A nivel nacional, el Censo 2022 contabilizó 17.783.029 viviendas particulares, que representan 99,9% del total, y 11.920 viviendas colectivas (0,1%). Del universo de viviendas particulares, 92,4% se ubica en ciudades y 7,6% en zonas rurales, tanto agrupadas como dispersas. En cuanto a la ocupación, 15.699.016 viviendas (88,28%) estaban ocupadas y 2.084.013 (11,72%) se encontraban vacías.
El informe plantea una tensión estructural entre el déficit de vivienda en las grandes urbes y el parque habitacional sin uso en el campo. La lectura propuesta vincula la vacancia rural con un proceso de decrecimiento poblacional, en contraste con la aglomeración urbana, el déficit habitacional cuantitativo y el hacinamiento.
La distribución territorial de la vacancia no es uniforme. En provincias con mayor peso de población rural —Corrientes, Chaco, Formosa, Misiones y Santiago del Estero— las brechas entre ciudad y campo resultan menores: en promedio, en las ciudades hay entre ocho y diez viviendas vacías cada 100, mientras que en la ruralidad el rango se ubica entre 12 y 14.

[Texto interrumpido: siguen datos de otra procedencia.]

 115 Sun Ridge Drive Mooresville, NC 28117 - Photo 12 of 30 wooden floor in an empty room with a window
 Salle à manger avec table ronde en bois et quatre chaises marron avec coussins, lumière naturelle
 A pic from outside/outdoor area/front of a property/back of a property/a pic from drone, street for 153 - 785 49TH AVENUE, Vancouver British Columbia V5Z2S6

En cambio, la ruralidad bonaerense aparece como la más dispar: en la ruralidad agrupada, 38 de cada 100 viviendas están vacías, y en la ruralidad dispersa el porcentaje sube a 44%. También se destacan La Pampa y Santa Cruz. En ambas, la vacancia urbana es de 11% y en la ruralidad agrupada llega a 15%, pero en la ruralidad dispersa trepa a 55,05% en La Pampa y a 49,35% en Santa Cruz.

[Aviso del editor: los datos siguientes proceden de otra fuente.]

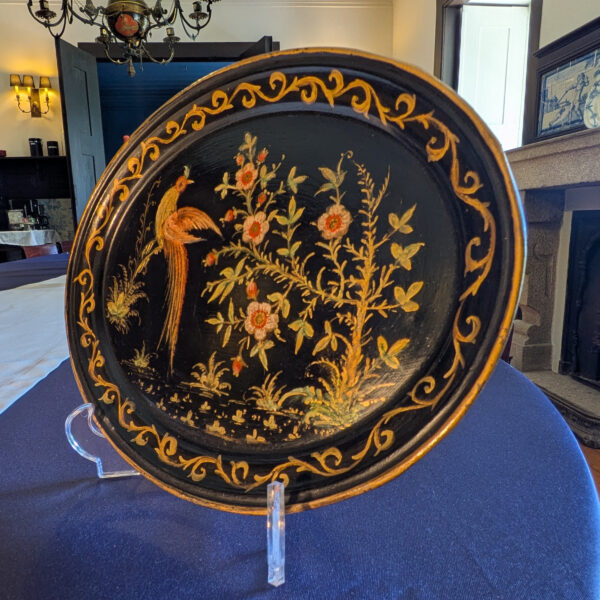 Angled view of the decorated oval tray showing its shallow raised rim and gold edging.
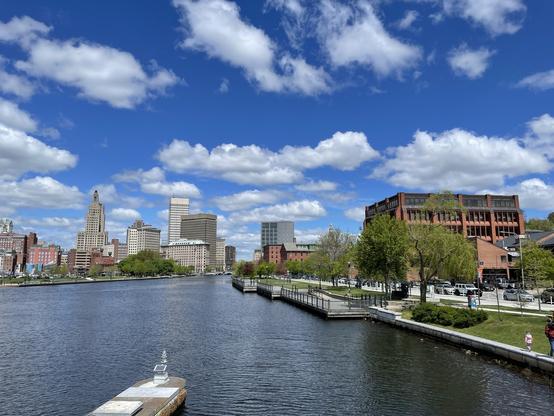 The Providence city skyline across a river with a dock on the right and a walkway along the waterfront. Clear blue sky with scattered clouds, good vista of buildings including Superman.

El análisis también indaga por los motivos de la vacancia en el medio rural. Las segundas viviendas explican 41,1% del parque deshabitado y las “otras situaciones” 28,8%. Esta última categoría agrupa casos que el instrumento censal no caracteriza con precisión —por ejemplo, viviendas cerradas sin uso o abandonadas— y en Santa Cruz alcanza 65% de las viviendas rurales vacías.
“Una de cada cuatro viviendas en el campo argentino están vacías”, dijo Facundo Lopez Binaghi, arquitecto.